DCI – Em relação a técnica e preço, qual é a novidade que a senhora apresenta em seu relatório?
GF – Nós não estamos colocando como obrigatoriedade a técnica e preço porque, na realidade, nos últimos tempos, a técnica tem se consubstanciado única e exclusivamente na apresentação dos acervos das empresas e não necessariamente uma avaliação subjetiva técnica. Os órgãos de contas não permitem mais uma avaliação subjetiva. Então acaba até restringindo a contratação. Eu conversei com o senador Francisco Dornelles [PP-RJ] é que a gente pode exigir, de uma forma mais aprimorada, é documento de habilitação, capacidade financeira, capacidade técnica. Que esses documentos sejam apresentados na habilitação da empresa, porque as empresas estão sendo habilitadas sem capacitação técnica e sem condições financeiras para arcar com a obra.
DCI – Será votado o parecer na terça-feira?
GF – Acho que sim. Isso é importante para o País, para os estados, para os municípios.
DCI – Se a senhora vencer como candidata a governadora do Paraná e assumir o cargo, seria decretado o fim da substituição tributária que onera o ICMS para as micro e pequenas empresas com alíquotas maiores
GF – Eu vou rever o decreto da substituição tributária. Tem alguns produtos, que nós chamamos da cadeia homogênea, como cigarro, bebidas, que são próprios para substituição tributária e não têm impacto considerável nos negócios das micro e pequenas empresas. Agora, quando você pega papelaria, alimentação e outros produtos, isso tem um impacto muito grande. Então esses são os produtos que a gente tem que rever. Temos que dar condições para as micro e pequenas empresas prosperarem e respeitar o tratamento diferenciado que a Constituição lhe dá direito.

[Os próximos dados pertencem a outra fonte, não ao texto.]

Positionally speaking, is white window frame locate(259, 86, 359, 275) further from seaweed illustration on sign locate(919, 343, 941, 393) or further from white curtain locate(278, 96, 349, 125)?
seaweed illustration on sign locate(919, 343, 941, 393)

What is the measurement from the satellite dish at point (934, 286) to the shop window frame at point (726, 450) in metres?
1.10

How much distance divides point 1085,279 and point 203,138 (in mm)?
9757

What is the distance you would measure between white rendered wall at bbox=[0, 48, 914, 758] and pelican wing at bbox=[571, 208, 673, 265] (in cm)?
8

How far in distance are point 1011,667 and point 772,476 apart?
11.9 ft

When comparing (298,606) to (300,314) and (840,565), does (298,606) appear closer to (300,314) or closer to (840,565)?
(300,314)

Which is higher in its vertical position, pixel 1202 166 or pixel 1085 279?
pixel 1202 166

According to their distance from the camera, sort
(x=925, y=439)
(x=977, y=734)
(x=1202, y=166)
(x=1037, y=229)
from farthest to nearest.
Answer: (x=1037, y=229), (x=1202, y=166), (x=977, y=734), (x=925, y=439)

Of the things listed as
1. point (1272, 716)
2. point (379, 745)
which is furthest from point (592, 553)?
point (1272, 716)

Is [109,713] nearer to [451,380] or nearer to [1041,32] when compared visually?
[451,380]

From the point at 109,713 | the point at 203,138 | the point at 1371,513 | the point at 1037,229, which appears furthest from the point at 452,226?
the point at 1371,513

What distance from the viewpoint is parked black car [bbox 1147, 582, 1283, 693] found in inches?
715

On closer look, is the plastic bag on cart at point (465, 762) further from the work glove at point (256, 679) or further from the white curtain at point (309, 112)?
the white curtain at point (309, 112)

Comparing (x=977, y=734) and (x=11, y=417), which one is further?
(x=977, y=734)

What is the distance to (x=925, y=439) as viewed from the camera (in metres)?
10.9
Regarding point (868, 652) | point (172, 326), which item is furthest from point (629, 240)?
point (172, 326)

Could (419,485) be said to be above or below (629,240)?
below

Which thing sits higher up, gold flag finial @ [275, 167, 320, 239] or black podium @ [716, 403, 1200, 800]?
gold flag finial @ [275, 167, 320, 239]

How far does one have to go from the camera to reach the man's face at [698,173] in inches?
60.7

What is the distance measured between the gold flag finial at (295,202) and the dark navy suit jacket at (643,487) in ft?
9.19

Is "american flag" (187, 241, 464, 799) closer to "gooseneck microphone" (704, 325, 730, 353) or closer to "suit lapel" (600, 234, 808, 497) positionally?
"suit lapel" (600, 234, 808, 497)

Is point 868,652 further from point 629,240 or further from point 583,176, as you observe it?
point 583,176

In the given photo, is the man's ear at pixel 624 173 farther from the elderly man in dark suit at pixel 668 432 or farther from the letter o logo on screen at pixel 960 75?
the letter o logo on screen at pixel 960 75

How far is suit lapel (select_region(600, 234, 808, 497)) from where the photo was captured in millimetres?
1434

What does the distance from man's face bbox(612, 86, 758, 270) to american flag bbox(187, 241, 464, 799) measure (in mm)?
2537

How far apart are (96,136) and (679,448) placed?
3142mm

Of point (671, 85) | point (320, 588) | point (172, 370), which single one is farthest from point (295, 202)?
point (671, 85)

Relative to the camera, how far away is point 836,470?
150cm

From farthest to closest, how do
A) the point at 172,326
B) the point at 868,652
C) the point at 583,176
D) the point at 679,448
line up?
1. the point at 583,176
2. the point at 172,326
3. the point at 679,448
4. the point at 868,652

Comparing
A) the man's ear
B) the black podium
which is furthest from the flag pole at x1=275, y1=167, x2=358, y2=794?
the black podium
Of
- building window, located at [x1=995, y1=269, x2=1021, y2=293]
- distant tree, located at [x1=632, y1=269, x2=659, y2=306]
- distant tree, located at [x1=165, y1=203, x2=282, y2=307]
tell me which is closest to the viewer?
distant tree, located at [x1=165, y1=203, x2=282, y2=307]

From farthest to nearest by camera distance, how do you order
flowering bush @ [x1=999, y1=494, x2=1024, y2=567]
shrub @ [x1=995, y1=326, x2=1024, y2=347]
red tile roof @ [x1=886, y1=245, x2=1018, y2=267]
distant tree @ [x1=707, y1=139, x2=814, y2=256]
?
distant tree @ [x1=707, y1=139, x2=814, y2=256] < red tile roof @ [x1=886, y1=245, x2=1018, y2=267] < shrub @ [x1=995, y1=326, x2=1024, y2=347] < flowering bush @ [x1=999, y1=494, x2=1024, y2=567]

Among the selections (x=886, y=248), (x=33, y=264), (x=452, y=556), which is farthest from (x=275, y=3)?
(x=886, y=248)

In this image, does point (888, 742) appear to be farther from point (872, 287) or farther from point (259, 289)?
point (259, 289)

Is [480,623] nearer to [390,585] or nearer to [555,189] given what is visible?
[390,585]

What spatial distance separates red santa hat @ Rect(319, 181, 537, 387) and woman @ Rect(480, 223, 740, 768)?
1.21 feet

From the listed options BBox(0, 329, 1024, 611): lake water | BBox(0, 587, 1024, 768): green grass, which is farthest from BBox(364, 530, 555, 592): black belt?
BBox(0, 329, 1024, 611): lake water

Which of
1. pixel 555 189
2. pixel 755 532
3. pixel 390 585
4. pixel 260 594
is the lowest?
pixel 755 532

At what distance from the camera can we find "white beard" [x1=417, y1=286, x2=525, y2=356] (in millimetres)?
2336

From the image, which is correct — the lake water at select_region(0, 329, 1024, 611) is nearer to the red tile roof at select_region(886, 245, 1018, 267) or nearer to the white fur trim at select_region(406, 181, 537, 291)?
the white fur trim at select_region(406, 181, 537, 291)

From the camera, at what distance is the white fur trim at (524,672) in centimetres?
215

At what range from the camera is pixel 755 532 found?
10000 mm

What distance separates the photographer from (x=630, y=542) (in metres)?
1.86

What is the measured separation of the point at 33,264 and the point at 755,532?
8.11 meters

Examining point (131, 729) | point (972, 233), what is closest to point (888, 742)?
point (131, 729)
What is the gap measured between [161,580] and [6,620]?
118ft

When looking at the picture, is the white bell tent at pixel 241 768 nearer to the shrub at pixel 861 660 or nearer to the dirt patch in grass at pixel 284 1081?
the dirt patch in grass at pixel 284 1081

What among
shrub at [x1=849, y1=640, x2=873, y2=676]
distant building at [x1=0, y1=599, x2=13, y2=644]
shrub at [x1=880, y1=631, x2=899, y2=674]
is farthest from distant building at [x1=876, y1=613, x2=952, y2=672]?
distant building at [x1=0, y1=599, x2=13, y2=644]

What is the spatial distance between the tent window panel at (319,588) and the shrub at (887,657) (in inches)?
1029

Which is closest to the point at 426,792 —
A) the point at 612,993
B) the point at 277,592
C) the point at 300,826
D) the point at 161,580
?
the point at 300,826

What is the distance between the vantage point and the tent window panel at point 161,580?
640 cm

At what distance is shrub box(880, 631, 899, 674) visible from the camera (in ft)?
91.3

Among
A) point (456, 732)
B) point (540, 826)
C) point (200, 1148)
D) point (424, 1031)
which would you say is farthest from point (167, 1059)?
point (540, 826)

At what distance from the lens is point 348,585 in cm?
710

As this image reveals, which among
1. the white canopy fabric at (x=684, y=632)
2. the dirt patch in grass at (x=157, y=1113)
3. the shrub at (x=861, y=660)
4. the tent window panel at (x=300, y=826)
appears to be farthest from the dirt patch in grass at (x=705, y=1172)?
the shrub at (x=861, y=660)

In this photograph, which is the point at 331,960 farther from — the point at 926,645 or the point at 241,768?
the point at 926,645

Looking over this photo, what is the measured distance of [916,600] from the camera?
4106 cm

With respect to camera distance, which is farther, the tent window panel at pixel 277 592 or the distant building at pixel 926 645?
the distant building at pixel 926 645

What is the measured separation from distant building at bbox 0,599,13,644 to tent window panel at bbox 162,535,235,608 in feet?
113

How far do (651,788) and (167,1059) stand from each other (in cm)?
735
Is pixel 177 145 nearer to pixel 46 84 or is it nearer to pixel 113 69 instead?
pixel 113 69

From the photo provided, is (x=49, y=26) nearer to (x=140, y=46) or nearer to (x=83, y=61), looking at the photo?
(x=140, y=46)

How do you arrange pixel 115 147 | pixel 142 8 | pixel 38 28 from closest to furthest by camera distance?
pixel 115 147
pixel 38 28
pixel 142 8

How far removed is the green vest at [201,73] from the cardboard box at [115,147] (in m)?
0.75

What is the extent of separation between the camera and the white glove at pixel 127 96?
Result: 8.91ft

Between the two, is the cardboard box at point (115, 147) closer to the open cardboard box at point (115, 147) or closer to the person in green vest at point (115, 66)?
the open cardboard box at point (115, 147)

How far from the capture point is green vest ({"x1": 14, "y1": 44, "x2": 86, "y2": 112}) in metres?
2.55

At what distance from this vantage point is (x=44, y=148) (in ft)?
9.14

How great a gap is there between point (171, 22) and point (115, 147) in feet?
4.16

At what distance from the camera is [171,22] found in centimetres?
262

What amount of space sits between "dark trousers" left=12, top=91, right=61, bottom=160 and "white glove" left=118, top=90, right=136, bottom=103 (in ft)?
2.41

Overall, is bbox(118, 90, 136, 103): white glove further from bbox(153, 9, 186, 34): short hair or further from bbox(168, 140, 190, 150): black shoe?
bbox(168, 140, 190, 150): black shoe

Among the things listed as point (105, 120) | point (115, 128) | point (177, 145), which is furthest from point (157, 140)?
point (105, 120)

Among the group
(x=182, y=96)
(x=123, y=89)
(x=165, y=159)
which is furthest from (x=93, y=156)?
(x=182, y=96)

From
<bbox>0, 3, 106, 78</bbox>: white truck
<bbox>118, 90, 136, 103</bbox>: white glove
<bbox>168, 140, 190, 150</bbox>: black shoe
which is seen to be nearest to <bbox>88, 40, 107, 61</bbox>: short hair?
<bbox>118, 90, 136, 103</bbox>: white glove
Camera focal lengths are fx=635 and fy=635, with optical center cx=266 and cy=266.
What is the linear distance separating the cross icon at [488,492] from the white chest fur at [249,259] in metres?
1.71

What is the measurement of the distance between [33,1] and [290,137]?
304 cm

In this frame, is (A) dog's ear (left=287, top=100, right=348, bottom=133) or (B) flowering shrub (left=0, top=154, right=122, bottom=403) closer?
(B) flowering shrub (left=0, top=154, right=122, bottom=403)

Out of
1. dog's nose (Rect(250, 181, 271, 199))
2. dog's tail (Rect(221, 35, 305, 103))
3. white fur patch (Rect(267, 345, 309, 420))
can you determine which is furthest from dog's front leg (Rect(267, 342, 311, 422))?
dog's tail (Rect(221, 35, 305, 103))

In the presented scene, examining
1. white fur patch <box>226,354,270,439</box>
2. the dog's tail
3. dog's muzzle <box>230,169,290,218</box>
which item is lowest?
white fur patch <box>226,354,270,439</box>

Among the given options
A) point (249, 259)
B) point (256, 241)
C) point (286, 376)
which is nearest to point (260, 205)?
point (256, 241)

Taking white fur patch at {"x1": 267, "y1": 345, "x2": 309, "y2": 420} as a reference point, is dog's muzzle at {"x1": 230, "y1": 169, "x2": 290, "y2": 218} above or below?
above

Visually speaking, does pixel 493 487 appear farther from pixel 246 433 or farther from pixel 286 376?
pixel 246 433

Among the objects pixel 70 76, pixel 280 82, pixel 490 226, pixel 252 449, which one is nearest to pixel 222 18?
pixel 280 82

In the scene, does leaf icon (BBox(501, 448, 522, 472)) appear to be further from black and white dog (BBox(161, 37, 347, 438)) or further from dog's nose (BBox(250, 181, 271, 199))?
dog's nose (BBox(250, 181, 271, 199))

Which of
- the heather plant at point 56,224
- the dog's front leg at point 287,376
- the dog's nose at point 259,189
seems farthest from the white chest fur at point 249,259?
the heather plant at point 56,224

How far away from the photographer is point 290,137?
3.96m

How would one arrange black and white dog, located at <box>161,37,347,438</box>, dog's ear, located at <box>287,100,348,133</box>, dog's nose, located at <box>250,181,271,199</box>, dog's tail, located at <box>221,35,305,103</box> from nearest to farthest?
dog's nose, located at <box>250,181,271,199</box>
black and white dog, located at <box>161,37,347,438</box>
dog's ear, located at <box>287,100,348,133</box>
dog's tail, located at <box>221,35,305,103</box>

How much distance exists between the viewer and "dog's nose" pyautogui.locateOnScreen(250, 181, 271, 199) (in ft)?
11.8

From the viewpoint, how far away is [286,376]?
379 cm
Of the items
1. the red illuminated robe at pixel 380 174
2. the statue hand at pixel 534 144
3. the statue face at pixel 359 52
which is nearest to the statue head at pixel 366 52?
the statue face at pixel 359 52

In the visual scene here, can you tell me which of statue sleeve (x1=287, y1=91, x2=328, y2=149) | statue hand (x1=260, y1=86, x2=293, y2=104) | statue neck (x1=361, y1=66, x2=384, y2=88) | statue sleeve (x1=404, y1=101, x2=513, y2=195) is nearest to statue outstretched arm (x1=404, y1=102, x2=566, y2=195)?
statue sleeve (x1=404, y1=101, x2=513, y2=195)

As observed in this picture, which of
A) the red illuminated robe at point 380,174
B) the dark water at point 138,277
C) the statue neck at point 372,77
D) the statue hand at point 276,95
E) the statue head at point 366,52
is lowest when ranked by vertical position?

DCI – Como ex-ministra, acha que o governo federal tem condições efetivas de assegurar o acesso ao Supersimples a todas as micro e pequenas empresas por faturamento?
GF – Essa é uma discussão que está na Câmara e que a gente tem que fazer com cuidado também. Não é só faturamento, muitas vezes, que caracteriza uma micro e pequena empresa. A atividade também tem que ser considerada. Mas a gente tem sempre condições de avançar para melhorar o quadro que existe hoje.
DCI – Para encerrar, senadora, como a senhora está vendo o atual quadro de crise com o PMDB?
GF – Crise é uma palavra muito forte. O PMDB e o PT têm responsabilidades e têm uma história conjunta.